The Clinton Health Access Initiative (CHAI) is an international NGO, working towards increasing patient access to life saving drugs, for the treatment and prevention of HIV, TB and other disease areas. The new app, called ZamCG is a collaboration between the Zambian and South African country teams.
Sponsored by CHAI Zambia as the product owner, and produced by CHAI South Africa as the innovator, the app is designed to intelligently understand and dynamically respond to patient needs for accurate clinical guidance.
The project team recognised early on that digital content that can only be used as reference material would quickly become obsolete.

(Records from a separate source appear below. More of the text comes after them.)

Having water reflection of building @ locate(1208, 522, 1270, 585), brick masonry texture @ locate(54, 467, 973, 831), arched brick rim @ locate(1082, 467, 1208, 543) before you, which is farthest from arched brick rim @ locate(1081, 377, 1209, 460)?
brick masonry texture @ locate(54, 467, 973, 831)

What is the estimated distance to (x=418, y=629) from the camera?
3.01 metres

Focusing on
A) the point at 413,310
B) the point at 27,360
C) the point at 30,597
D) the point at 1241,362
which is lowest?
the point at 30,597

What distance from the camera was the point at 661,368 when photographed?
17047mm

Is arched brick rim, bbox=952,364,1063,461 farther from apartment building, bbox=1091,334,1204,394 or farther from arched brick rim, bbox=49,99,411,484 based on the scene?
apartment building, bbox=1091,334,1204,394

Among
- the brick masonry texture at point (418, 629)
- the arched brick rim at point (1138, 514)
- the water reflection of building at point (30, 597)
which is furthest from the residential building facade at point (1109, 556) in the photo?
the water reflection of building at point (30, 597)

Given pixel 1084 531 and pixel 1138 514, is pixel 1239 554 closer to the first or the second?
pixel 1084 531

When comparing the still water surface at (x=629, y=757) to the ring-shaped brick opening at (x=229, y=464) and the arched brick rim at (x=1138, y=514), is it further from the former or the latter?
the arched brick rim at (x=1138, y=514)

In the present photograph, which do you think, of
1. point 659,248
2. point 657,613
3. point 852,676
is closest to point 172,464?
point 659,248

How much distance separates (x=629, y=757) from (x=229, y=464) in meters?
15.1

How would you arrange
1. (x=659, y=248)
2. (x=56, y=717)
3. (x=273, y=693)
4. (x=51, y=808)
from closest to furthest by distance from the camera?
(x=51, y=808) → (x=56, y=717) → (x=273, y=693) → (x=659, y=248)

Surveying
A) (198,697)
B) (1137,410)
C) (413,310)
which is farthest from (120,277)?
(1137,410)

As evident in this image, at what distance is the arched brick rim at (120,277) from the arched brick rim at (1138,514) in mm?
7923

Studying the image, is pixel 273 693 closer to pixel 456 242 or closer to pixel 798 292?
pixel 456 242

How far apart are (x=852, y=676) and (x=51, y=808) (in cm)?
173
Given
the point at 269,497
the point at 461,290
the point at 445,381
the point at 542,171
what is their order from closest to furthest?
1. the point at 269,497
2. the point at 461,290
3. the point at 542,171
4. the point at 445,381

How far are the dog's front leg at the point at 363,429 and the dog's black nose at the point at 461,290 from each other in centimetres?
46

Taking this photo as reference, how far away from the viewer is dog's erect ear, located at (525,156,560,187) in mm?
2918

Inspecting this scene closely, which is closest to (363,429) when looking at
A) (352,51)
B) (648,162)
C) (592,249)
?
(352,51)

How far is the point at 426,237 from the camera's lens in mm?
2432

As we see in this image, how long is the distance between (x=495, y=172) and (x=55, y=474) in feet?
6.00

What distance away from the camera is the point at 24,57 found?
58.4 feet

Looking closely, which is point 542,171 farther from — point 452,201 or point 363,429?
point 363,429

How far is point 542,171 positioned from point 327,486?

So they set about developing something much more intuitive, and have coined the phrase Activate Consultation to describe what they have come up with. It has been designed to support any healthcare worker in actual live consultations with upto 5 patients at a single point in time. Based on a few simple inputs from the nurse, the app will quickly assess the unique position and condition of each patient in the consultation – and will proceed to instantly generate actionable advice and results that are tailored and specific to each of the patients in the nurse’s consultation. Results are based on the app’s in-built understanding of the clinical guidelines content and will appear on a per-patient basis, on a single screen for up to 5 patients at a time (i.e. maximum of 5 patients within a single consultation, like a family etc.)
This module is envisaged to empower healthcare providers with renewed confidence in their consultations, and will dynamically interact with end-users to provide an accurate, reliable and rapid response on a plethora of topics that span the clinical guidelines, including: HIV testing services, treatment, prophylaxis, monitoring and evaluation, treatment failure, co-morbidities, and HIV programme management.
There are a variety of individuals that form the body of end-users of this application though it is primarily developed for nurses, doctors and patient-facing medical staff – but it could also be of value to other professionals interested in infectious diseases, academicians, researchers, students, civil society, advocacy groups and other related partners.
Just launched in Zambia, ZamCG is viewable on the Google Play store and will soon be available from the Apple and iOS stores.